FRISCO, Texas — Adversity comes in many different shapes and sizes, and after the week that the Dallas Cowboys had, it's easy to see how each adverse situation can be its own unique trial.
Just seven days ago, the Cowboys were the talk of the league after yet another overwhelming performance over a New York team that saw most of the dominance from week one carried over into week two on both sides of the ball. The defense was drawing early comparisons to some of the best the league had ever seen: Legion of Boom, 1985 Bears, Steel Curtain and the 70s Steelers defenses. The offense – while it did have some intrigue surrounding its red zone issues – had been largely effective, especially on third down. In all, the potential through two weeks had Super Bowl aspirations growing with each down that was played.
However, Thursday saw a key piece to that renown defense go down in cornerback Trevon Diggs with a torn ACL. Minutes later, center Tyler Biadasz hurts his hamstring. Two days later, it's Tyron Smith who pops up on the injury report with a knee injury.
Even as it all piled on, confidence in the end goal remained. Confidence in playing in February was still high. Confidence in beating teams like San Francisco and Philadelphia was still at its pinnacle.
While all of that talk went on, Arizona lurked.
With nothing to lose, a quarterback and head coach looking to prove themselves, and a consistent game plan that had worked many times before on the Cowboys defense in hand, the preparation excelled in Glendale.
In the end, Arizona handed Dallas one of its more stunning losses in the last decade in a decade that has seen a lot of them. In about as uncharacteristic as uncharacteristic gets, the defense that drew lofty comparisons just hours before gave up 181 rushing yards in the first half (most since 1991) and 7.5 yards per play for the entirety of the game (most since 2016). Offensively, the red zone issues were amplified to the umpteenth degree resulting in the franchise's 21st consecutive loss when not scoring 20 or more points.

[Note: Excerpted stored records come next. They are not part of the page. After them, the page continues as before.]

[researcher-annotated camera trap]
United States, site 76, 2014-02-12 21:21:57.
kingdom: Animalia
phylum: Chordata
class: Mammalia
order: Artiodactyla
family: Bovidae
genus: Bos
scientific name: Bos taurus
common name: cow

It was a slice of humble pie that brought the fanbase and locker room back to Earth.
"Obviously we're disappointed," head coach Mike McCarthy said postgame. "We are disappointed to be leaving here without a win, but this is part of the journey. This is part of the humbling component of the National Football League. Every experience gives you an opportunity to grow. We need to grow from this experience."
Even though the Cowboys have emphasized a week-by-week approach, it's hard not to think about the big picture when adversity strikes. When the potential is lessened, human instinct takes you to what the new possible outcome could be. In this case, it's a deep playoff run. Also in this case, it resulted in looking toofar ahead.
Adversity was something that Arizona responded to on Sunday with its best performance of the young season against a Dallas team that simply had bigger things on its mind. It reminded us of what "any given Sunday" truly meant.
From here, the journey only increases in difficulty. Bill Belichick comes to town this week looking to pull the Cowboys down to .500 before road trips to San Francisco and to Los Angeles to play the Chargers loom before the team's bye week.
If the approach remains the same, 2-4 is certainly in the cards. However, if changing the trajectory of the outlook from playing in February to simply playing what is in front of them on every given Sunday happens, then 5-1 remains in hand.
It's a long journey ahead, and getting to February doesn't happen without performing in September, October and further on. The loss to Arizona brought back reality, but exponentiality can circle back around with a more centered approach moving forward.
The lesson learned? Take it on the chin and move on. A long season awaits.